▶ _Instruction_: Arrange the data starting at the line containing "Which of the" and ending at the end of the data as a two-column CSV with header columns query_text and answer_text, one row per text-and-answer pair. Put each value in a single quoted field and replace line breaks with spaces.

[Start Provided data]

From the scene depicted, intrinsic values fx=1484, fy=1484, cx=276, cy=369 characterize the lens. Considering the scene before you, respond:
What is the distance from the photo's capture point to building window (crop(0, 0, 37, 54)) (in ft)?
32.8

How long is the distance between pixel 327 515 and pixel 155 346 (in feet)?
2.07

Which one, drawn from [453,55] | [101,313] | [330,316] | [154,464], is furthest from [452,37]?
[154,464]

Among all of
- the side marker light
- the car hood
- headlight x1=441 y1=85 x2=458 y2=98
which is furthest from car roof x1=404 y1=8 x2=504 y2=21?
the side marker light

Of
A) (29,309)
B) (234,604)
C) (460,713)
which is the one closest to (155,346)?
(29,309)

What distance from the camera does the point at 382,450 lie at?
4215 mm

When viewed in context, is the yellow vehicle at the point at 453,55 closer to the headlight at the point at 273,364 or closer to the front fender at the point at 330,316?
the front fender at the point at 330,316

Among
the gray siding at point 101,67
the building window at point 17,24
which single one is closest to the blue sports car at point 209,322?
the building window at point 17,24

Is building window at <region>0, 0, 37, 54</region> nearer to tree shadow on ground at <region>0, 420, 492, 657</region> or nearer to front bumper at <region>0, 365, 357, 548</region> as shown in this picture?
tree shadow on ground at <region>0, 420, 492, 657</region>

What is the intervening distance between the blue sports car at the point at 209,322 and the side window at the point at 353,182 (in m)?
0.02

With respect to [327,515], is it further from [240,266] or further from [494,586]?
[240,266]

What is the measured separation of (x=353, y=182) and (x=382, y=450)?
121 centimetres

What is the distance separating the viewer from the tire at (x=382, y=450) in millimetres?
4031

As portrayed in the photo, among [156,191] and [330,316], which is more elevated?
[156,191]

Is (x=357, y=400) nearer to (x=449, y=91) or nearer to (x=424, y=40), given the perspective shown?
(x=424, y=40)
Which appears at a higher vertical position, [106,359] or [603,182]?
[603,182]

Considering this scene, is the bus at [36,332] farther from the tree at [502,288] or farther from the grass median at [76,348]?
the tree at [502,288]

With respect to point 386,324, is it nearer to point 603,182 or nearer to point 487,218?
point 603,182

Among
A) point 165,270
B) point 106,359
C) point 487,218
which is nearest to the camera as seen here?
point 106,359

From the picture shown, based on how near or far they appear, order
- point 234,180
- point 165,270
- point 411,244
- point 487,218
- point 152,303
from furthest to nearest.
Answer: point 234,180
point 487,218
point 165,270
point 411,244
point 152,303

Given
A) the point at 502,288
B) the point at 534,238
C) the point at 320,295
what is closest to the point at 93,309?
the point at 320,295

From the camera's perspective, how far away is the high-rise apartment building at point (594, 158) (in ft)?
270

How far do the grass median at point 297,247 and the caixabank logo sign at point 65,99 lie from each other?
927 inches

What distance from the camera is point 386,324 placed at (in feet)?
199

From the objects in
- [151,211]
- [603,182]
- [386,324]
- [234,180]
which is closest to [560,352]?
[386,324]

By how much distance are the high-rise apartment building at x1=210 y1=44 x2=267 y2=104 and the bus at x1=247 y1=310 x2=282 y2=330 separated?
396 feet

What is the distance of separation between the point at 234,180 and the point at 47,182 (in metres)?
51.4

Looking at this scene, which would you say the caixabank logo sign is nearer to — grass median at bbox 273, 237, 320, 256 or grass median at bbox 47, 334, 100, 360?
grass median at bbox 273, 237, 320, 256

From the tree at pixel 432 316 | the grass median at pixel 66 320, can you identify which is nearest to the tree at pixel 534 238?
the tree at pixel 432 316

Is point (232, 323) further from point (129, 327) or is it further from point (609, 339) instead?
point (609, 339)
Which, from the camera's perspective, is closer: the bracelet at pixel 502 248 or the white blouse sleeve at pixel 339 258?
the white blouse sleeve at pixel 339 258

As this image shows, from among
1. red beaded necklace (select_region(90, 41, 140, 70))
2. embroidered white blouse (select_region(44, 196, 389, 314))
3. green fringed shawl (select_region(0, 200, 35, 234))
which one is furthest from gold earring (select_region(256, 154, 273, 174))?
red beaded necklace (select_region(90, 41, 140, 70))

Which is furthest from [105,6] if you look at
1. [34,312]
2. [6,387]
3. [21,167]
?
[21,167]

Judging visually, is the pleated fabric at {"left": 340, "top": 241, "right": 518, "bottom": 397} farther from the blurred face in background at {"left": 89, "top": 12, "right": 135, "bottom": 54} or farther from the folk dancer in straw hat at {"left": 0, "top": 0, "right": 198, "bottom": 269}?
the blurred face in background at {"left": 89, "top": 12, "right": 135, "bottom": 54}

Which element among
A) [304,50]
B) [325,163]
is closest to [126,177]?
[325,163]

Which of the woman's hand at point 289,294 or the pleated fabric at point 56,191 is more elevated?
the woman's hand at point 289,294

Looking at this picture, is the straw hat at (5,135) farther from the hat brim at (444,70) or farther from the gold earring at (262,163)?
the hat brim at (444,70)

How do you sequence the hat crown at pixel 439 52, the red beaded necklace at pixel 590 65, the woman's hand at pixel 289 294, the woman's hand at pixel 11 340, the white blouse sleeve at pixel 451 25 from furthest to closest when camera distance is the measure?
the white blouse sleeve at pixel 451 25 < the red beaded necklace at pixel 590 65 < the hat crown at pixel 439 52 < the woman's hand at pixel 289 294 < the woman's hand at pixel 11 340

[End Provided data]

▶ _Solved exercise_:
query_text,answer_text
"Which of the woman's hand at point 289,294 or the pleated fabric at point 56,191 is more elevated?","the woman's hand at point 289,294"
"Looking at this picture, is the straw hat at (5,135) farther from the hat brim at (444,70) or farther from the gold earring at (262,163)?","the hat brim at (444,70)"
"How do you sequence the hat crown at pixel 439 52, the red beaded necklace at pixel 590 65, the woman's hand at pixel 289 294, the woman's hand at pixel 11 340, the white blouse sleeve at pixel 451 25 from furthest to closest when camera distance is the measure?","the white blouse sleeve at pixel 451 25 < the red beaded necklace at pixel 590 65 < the hat crown at pixel 439 52 < the woman's hand at pixel 289 294 < the woman's hand at pixel 11 340"